将getline与unicode文件一起使用时出现问题 [英] problem using getline with a unicode file
问题描述
更新:谢谢@Potatoswatter和@Jonathan Leffler的评论-令人尴尬的是,我被调试器工具提示所吸引,没有正确显示wstring的值-但是,它仍然对我不起作用,我拥有更新了以下问题:
UPDATE: Thank you to @Potatoswatter and @Jonathan Leffler for comments - rather embarrassingly I was caught out by the debugger tool tip not showing the value of a wstring correctly - however it still isn't quite working for me and I have updated the question below:
如果我有一个小的多字节文件,我想读入一个字符串,则使用以下技巧-我使用getline
且其分度为'\0'
,例如
If I have a small multibyte file I want to read into a string I use the following trick - I use getline
with a delimeter of '\0'
e.g.
std::string contents_utf8;
std::ifstream inf1("utf8.txt");
getline(inf1, contents_utf8, '\0');
这将读取整个文件,包括换行符.
但是,如果我尝试对宽字符文件执行相同的操作,将无法正常工作-我的wstring
仅读取到第一行.
This reads in the entire file including newlines.

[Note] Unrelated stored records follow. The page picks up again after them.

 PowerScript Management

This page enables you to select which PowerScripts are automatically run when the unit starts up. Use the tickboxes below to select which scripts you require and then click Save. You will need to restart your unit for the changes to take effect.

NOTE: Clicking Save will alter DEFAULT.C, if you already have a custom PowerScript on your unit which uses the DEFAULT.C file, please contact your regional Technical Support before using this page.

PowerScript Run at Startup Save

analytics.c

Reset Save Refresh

However if I try to do the same thing with a wide character file it doesn't work - my wstring
only reads to the the first line.
std::wstring contents_wide;
std::wifstream inf2(L"ucs2-be.txt");
getline( inf2, contents_wide, wchar_t(0) ); //doesn't work
例如,如果我的unicode文件包含由CRLF分隔的字符A和B,则十六进制如下所示:
For example my if unicode file contains the chars A and B seperated by CRLF, the hex looks like this:
FE FF 00 41 00 0D 00 0A 00 42
基于这样的事实,对于多字节文件,getline带有'\ 0'会读取整个文件,我相信getline( inf2, contents_wide, wchar_t(0) )

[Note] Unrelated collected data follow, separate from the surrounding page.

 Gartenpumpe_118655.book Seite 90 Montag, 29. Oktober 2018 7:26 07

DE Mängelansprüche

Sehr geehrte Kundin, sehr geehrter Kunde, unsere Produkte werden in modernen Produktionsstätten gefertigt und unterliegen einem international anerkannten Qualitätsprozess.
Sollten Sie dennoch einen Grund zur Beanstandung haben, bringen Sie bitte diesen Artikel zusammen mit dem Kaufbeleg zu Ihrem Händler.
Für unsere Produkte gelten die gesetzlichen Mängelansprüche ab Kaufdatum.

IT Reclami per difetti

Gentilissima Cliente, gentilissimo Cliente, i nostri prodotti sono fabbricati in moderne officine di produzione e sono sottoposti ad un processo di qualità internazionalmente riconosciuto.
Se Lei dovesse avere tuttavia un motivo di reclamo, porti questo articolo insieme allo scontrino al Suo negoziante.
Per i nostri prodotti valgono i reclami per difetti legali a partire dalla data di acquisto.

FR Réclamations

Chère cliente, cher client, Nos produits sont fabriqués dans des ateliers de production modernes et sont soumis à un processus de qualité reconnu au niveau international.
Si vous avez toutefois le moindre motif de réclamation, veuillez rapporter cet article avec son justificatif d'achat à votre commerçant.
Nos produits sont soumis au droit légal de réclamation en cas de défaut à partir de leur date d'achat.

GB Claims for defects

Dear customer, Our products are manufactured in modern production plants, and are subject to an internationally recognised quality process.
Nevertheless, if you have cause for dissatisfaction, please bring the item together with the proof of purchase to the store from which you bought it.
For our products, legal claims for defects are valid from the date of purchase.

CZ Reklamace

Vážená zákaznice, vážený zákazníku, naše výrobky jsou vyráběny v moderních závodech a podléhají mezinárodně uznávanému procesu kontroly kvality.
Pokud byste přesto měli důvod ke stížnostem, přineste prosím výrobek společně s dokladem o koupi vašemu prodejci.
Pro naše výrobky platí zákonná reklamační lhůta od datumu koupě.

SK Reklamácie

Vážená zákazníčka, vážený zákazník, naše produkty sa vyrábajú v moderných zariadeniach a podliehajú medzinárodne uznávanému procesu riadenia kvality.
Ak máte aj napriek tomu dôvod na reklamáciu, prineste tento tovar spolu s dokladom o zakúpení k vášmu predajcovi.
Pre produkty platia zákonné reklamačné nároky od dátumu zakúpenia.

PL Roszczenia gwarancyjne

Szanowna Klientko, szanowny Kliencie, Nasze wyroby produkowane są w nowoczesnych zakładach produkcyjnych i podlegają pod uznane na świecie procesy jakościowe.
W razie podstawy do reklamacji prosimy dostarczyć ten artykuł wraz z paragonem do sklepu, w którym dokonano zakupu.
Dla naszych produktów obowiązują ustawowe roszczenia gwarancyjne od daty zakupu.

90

应该读取整个unicode文件.但是,事实并非如此-在上面的示例中,我的宽字符串将包含以下两个wchar_ts:FF FF
Based on the fact that with a multibyte file getline with '\0' reads the entire file I believed that getline( inf2, contents_wide, wchar_t(0) )
should read in the entire unicode file. However it doesn't - with the example above my wide string would contain the following two wchar_ts: FF FF
(如果我删除wchar_t(0),它将按预期方式在第一行中读取(即FE FF 00 41 00 0D 00
)
(If I remove the wchar_t(0) it reads in the first line as expected (ie FE FF 00 41 00 0D 00
)
为什么wchar_t(0)不能作为定界wchar_t来使getline在00 00
上停止(或读取到我想要的文件末尾)?
谢谢
Why doesn't wchar_t(0) work as a delimiting wchar_t so that getline stops on 00 00
(or reads to the end of the file which is what I want)?
Thank you
推荐答案
您的UCS-2解码器行为异常. FE FF 00 41 00 0D 00 0A 00 42
上getline( inf2, contents_wide )
的结果应为0041 0000
= L"A"
.假设您使用的是Windows,则应正确转换行尾,并且字节序标记不应出现在输出中.
Your UCS-2 decoder is misbehaving. The result of getline( inf2, contents_wide )
on FE FF 00 41 00 0D 00 0A 00 42
should be 0041 0000
= L"A"
. Assuming you're on Windows, the line ending should be properly converted, and the byte-order mark shouldn't appear in the output.
关于设置语言环境的建议,请仔细检查您的OS文档.
Suggest double-checking your OS documentation with respect to how you set the locale.
编辑:您是否设置了语言环境?
Did you set the locale?
locale::global( locale( "something if your system supports UCS-2" ) );
或
locale::global( encoding_support::ucs2_bigendian_encoding );
其中encoding_support是一些库.
where encoding_support is some library.
这篇关于将getline与unicode文件一起使用时出现问题的文章就介绍到这了,希望我们推荐的答案对大家有所帮助,也希望大家多多支持IT屋!